- _REQUIRED TASK_
Reproduce all of the material below word for word. Omit the pictures.

----------------------------------------

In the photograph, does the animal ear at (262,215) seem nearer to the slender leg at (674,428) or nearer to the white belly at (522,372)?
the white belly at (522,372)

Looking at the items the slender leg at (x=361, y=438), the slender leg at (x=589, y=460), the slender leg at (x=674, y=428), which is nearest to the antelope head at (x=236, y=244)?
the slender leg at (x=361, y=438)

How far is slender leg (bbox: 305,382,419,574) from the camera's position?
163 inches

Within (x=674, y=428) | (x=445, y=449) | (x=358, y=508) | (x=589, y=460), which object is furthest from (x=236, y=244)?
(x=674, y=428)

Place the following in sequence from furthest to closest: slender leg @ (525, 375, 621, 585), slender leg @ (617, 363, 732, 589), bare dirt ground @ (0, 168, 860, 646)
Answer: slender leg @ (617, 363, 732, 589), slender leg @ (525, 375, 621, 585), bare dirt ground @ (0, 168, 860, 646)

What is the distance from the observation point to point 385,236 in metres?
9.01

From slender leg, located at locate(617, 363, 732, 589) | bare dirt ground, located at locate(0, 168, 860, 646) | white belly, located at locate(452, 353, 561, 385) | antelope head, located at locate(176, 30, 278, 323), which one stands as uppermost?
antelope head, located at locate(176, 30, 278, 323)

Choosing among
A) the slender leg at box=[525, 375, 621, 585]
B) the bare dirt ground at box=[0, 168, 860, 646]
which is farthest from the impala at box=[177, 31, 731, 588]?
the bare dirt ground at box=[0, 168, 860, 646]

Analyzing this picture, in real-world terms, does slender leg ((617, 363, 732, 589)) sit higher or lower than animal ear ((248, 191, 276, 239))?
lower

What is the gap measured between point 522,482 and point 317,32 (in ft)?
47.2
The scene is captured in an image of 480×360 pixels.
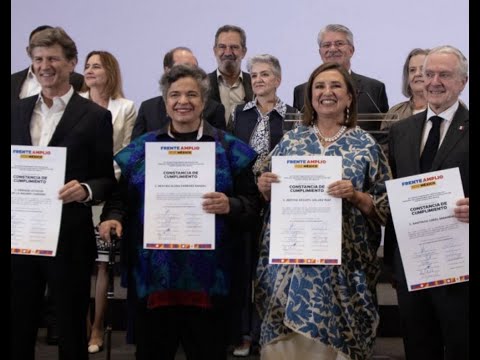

----------------------------------------

- _PROBLEM SOLUTION_
In the photograph, does the animal ear at (262,215) seem nearer to the slender leg at (674,428) or nearer to the white belly at (522,372)?
the white belly at (522,372)

Looking at the items the slender leg at (x=361, y=438), the slender leg at (x=589, y=460), the slender leg at (x=674, y=428), which is nearest to the antelope head at (x=236, y=244)?
the slender leg at (x=361, y=438)

How far is slender leg (bbox: 305,382,419,574) from the camera's position?
163 inches

Within (x=674, y=428) | (x=445, y=449) | (x=358, y=508) | (x=589, y=460), which object is furthest from (x=236, y=244)?
(x=674, y=428)

Place the following in sequence from furthest to closest: slender leg @ (525, 375, 621, 585), slender leg @ (617, 363, 732, 589), bare dirt ground @ (0, 168, 860, 646)
Answer: slender leg @ (617, 363, 732, 589), slender leg @ (525, 375, 621, 585), bare dirt ground @ (0, 168, 860, 646)

What is the distance from the observation point to point 385,236 in metres?
9.01

From slender leg, located at locate(617, 363, 732, 589) | bare dirt ground, located at locate(0, 168, 860, 646) | white belly, located at locate(452, 353, 561, 385) | antelope head, located at locate(176, 30, 278, 323), which one stands as uppermost?
antelope head, located at locate(176, 30, 278, 323)

Choosing among
A) the slender leg at box=[525, 375, 621, 585]
B) the bare dirt ground at box=[0, 168, 860, 646]
which is farthest from the impala at box=[177, 31, 731, 588]?
the bare dirt ground at box=[0, 168, 860, 646]

Analyzing this picture, in real-world terms, does slender leg ((617, 363, 732, 589)) sit higher or lower than animal ear ((248, 191, 276, 239))?
lower

What is the gap measured between point 522,482 and point 317,32 (in ft)?
47.2
The scene is captured in an image of 480×360 pixels.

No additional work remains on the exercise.